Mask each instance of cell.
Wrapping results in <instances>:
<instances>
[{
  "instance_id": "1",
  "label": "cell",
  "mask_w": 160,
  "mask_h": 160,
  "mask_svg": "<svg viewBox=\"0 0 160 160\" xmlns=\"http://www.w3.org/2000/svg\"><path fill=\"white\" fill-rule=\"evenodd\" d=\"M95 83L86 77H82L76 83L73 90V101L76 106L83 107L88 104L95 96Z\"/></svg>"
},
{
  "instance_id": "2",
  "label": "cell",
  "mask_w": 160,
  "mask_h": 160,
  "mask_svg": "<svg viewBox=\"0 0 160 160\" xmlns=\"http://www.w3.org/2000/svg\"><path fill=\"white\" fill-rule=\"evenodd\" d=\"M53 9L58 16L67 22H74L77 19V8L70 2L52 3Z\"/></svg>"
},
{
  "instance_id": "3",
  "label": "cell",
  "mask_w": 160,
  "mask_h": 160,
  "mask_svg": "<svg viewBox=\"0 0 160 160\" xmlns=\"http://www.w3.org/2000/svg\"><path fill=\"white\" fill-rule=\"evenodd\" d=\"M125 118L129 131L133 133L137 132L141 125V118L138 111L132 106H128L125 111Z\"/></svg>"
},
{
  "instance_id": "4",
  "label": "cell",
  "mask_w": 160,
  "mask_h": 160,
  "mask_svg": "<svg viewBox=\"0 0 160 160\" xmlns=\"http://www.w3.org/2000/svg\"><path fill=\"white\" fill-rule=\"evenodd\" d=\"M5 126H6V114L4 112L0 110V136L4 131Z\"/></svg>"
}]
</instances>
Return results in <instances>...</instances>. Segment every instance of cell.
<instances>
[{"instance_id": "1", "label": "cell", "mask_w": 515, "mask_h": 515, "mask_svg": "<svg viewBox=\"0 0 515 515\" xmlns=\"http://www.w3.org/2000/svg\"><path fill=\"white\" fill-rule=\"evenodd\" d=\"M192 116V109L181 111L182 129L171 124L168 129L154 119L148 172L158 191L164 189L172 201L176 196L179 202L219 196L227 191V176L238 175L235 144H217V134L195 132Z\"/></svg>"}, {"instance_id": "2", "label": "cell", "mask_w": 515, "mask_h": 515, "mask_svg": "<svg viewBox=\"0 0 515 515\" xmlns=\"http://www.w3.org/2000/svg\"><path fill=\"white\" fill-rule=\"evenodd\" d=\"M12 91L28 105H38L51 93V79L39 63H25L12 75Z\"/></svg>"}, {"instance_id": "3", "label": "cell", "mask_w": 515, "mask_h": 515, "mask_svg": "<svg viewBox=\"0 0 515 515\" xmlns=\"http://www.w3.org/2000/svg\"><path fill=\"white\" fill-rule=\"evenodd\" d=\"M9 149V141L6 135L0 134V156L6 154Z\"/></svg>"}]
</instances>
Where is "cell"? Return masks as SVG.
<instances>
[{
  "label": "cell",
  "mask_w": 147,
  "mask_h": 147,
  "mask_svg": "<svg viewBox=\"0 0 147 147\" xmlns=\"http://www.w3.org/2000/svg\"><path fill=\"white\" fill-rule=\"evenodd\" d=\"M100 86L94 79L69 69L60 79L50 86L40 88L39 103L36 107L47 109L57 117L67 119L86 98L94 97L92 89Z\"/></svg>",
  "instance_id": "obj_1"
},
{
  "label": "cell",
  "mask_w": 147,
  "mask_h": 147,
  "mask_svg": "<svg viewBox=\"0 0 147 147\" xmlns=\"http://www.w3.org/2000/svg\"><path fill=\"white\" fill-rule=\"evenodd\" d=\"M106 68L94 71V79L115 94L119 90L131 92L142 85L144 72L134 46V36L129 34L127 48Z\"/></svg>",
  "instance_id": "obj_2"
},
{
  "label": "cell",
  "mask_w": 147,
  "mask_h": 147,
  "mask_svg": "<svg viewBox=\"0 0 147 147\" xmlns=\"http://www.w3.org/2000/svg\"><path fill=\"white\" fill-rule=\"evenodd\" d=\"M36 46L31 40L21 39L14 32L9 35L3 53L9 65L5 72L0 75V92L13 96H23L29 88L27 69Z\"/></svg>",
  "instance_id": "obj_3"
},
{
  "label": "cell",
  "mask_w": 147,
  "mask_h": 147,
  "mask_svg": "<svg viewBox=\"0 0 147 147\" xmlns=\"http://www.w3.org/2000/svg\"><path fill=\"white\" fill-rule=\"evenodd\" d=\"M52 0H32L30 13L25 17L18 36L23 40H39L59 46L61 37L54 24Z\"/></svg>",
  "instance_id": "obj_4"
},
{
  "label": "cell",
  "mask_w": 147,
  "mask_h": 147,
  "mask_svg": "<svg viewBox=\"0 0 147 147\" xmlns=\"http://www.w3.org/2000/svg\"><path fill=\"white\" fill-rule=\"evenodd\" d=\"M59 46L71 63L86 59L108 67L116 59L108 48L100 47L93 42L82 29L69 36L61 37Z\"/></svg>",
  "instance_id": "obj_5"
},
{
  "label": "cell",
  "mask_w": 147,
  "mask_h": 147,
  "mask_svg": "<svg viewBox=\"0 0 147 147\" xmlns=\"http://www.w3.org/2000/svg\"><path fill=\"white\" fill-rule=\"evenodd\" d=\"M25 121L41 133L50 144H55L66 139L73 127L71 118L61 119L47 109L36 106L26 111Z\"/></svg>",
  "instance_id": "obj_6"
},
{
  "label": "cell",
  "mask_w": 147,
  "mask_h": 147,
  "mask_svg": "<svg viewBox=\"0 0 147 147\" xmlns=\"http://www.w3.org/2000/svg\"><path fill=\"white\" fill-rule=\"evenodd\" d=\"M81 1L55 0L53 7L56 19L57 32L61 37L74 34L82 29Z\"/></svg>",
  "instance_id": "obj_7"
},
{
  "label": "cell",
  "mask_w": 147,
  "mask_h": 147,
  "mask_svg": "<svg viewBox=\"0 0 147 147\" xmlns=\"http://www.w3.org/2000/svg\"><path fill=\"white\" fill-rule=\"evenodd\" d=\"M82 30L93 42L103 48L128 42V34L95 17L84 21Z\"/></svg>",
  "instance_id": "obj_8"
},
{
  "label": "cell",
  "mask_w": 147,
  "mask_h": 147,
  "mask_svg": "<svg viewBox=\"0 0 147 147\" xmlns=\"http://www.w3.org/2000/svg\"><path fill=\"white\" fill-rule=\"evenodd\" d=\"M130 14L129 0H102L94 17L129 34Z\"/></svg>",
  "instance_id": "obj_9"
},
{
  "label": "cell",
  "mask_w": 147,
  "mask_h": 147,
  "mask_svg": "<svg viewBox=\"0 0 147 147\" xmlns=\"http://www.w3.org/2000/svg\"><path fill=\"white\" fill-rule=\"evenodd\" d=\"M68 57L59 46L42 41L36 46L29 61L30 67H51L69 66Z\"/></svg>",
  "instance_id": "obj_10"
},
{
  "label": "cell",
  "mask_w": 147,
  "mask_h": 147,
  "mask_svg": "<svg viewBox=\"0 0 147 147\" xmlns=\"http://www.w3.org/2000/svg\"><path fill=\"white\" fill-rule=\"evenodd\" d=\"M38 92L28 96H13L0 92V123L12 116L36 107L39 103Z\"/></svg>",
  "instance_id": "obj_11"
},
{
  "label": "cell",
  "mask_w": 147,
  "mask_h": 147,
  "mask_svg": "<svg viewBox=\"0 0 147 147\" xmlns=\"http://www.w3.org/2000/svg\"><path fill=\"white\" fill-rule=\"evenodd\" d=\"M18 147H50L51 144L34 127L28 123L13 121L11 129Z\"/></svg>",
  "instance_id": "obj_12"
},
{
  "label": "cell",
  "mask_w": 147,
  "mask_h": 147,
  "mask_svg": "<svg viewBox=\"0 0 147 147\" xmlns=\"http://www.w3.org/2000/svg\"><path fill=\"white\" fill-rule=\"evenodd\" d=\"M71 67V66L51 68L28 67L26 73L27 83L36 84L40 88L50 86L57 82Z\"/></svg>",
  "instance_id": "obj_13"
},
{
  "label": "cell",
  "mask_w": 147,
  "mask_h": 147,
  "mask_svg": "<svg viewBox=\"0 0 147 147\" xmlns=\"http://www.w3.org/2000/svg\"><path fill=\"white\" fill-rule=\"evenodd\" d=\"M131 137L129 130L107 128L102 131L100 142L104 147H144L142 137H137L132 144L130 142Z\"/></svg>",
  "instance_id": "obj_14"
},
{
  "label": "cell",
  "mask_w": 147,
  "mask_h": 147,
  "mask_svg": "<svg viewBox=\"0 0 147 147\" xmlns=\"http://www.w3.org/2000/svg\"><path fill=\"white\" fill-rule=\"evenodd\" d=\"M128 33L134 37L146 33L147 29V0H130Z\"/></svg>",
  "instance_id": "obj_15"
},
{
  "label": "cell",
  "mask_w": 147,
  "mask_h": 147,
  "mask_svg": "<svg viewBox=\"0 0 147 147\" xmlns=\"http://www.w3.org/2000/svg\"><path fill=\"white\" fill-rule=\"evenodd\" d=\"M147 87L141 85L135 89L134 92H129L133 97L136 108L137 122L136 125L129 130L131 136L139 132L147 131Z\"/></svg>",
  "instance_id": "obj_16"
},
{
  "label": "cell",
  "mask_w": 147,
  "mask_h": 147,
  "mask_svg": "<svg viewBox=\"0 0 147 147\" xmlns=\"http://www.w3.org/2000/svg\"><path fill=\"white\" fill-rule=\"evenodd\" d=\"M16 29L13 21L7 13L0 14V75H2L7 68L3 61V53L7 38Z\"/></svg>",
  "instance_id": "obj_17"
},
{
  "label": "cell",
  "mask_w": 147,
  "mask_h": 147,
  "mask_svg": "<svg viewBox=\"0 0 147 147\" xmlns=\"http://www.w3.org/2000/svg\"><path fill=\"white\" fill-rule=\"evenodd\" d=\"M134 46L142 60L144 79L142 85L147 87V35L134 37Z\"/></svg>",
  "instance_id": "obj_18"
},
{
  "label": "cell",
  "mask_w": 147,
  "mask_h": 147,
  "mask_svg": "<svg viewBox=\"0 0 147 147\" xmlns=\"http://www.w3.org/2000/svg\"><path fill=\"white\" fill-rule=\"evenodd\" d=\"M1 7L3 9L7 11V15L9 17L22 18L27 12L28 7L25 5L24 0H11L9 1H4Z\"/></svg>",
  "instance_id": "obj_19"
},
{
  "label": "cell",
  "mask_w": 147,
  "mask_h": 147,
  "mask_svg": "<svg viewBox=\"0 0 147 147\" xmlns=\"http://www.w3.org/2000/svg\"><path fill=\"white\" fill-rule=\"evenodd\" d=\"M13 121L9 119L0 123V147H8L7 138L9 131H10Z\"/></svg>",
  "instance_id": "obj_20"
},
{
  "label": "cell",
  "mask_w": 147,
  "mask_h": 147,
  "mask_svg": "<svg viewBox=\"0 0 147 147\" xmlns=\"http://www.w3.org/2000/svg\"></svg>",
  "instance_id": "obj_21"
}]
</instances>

# [DESCRIPTION OF THE TASK]
Please locate every line in the listing above that contains the word "results", and copy each of those lines in full. Case counts.

# [TASK ANSWER]
Wrapping results in <instances>:
Return results in <instances>...</instances>. Segment every instance of cell.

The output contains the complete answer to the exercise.